Under the leadership of newly appointed CEO Stéphane de La Faverie, Estée Lauder is embarking on this course correction in a period of challenges from declining sales figures in Asia and tempered consumer enthusiasm in pivotal markets such as China and Korea. 

For the second quarter of fiscal year 2025, Estée Lauder reported a 6% decrease in net sales, amounting to $4bn.  

Gross profit also witnessed a downturn, falling by 2% to $3.04bn from the same period of the previous year’s $3.12bn. 

For the third quarter, Estée Lauder anticipates a substantial contraction in net sales within its global travel retail segment. 

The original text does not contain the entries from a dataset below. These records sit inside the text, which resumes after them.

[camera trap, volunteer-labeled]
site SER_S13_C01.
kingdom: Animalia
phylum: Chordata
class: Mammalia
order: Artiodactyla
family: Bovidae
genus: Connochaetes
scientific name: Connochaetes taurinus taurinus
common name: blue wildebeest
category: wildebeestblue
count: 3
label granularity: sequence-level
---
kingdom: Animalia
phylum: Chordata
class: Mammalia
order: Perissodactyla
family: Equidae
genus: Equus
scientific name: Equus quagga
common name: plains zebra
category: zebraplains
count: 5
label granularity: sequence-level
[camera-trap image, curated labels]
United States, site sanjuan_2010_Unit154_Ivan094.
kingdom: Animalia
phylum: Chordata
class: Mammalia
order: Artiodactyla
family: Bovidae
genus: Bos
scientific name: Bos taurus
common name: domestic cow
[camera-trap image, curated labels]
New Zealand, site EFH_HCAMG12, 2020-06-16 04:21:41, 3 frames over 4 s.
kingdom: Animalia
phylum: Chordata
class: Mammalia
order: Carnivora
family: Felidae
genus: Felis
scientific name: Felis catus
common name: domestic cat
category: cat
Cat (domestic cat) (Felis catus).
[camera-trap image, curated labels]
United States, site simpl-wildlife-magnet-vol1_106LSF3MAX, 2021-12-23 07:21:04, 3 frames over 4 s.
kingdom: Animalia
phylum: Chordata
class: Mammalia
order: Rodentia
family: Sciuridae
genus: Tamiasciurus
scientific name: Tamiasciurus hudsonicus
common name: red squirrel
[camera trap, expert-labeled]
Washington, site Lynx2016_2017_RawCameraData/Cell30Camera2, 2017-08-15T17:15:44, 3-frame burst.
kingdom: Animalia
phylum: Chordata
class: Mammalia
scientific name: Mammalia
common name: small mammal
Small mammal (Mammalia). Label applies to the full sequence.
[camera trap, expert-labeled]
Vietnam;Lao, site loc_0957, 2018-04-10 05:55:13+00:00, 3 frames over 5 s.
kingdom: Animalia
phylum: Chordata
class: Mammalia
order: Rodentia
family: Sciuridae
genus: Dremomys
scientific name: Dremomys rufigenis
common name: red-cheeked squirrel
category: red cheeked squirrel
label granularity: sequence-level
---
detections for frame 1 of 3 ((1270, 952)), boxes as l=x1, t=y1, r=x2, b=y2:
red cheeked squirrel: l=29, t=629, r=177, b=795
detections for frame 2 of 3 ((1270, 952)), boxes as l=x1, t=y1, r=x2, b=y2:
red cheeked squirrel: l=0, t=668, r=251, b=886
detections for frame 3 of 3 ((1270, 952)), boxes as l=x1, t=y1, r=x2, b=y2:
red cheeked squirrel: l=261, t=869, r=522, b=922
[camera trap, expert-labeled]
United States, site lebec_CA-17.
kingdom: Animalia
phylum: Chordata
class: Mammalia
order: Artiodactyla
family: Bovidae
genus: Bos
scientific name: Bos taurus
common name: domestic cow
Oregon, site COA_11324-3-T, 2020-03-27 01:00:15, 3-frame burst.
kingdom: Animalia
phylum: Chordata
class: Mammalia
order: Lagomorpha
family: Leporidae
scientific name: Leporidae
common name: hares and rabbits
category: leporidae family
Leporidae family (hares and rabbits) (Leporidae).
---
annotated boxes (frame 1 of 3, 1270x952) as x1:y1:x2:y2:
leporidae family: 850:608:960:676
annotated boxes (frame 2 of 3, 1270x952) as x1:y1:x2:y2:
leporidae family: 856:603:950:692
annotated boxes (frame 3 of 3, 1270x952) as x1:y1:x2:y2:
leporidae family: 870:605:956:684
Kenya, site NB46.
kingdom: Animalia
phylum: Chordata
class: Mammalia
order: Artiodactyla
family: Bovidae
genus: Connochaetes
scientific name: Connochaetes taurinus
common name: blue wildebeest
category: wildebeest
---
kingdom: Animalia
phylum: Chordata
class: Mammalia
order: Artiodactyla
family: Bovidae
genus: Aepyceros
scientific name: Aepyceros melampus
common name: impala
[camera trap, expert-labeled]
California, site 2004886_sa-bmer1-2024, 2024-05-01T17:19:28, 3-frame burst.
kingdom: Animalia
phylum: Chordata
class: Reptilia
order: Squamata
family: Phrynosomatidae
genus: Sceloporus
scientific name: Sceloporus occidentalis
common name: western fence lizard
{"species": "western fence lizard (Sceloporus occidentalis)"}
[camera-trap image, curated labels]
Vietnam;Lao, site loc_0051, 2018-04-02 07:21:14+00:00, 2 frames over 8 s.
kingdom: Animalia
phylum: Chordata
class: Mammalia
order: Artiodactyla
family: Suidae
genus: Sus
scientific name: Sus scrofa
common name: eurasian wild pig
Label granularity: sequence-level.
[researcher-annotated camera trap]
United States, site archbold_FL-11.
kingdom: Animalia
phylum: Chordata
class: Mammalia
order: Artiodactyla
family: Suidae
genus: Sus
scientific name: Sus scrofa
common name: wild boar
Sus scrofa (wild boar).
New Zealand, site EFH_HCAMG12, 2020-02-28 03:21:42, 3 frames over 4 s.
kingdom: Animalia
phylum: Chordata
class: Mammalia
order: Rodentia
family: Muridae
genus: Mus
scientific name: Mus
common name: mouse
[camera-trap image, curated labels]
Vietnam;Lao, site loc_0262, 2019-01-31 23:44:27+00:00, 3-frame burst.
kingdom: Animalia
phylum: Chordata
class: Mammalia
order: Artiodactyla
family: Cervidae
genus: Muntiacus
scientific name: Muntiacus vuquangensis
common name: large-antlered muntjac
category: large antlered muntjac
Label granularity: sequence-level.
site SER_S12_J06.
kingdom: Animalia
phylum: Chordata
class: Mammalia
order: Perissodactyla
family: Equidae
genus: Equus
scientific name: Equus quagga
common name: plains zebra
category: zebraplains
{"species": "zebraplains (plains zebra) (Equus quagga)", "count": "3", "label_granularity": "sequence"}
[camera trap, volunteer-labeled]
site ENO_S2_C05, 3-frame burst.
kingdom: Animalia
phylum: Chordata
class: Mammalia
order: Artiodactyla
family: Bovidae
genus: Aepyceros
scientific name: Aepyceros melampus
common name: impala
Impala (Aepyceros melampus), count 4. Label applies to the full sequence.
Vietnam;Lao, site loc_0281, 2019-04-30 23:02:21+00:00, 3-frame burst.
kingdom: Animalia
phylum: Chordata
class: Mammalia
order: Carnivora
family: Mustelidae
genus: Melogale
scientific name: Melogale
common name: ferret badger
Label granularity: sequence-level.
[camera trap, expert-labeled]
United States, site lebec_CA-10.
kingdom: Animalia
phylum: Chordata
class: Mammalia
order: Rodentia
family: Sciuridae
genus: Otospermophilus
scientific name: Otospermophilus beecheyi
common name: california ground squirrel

This forecast reflects ongoing difficulties within the Asian travel retail sphere and additional strains stemming from revised selling policies adopted by several Korean retailers. 

The company expects a moderation in the decline of net sales for the third quarter of fiscal 2025 compared to the second quarter.  

The projection is based on an observed improvement in retail trends from the first quarter to the second quarter of fiscal 2025. 

Estée Lauder CEO Stéphane de La Faverie stated: “While we are not satisfied with our third quarter outlook, it primarily reflects weak retail sales trends in our Asia travel retail business, which deteriorated in our second quarter driven by Korea. While our retail sales trends in Hainan were still negative in the second quarter, they improved sequentially, fuelled by our retail activations.  

“For the third quarter, we expect overall soft retail trends to persist in Asia travel retail, significantly pressuring our organic net sales despite the improvement we made with in-trade inventory levels in the first half of fiscal 2025, which we intend to maintain around current levels.”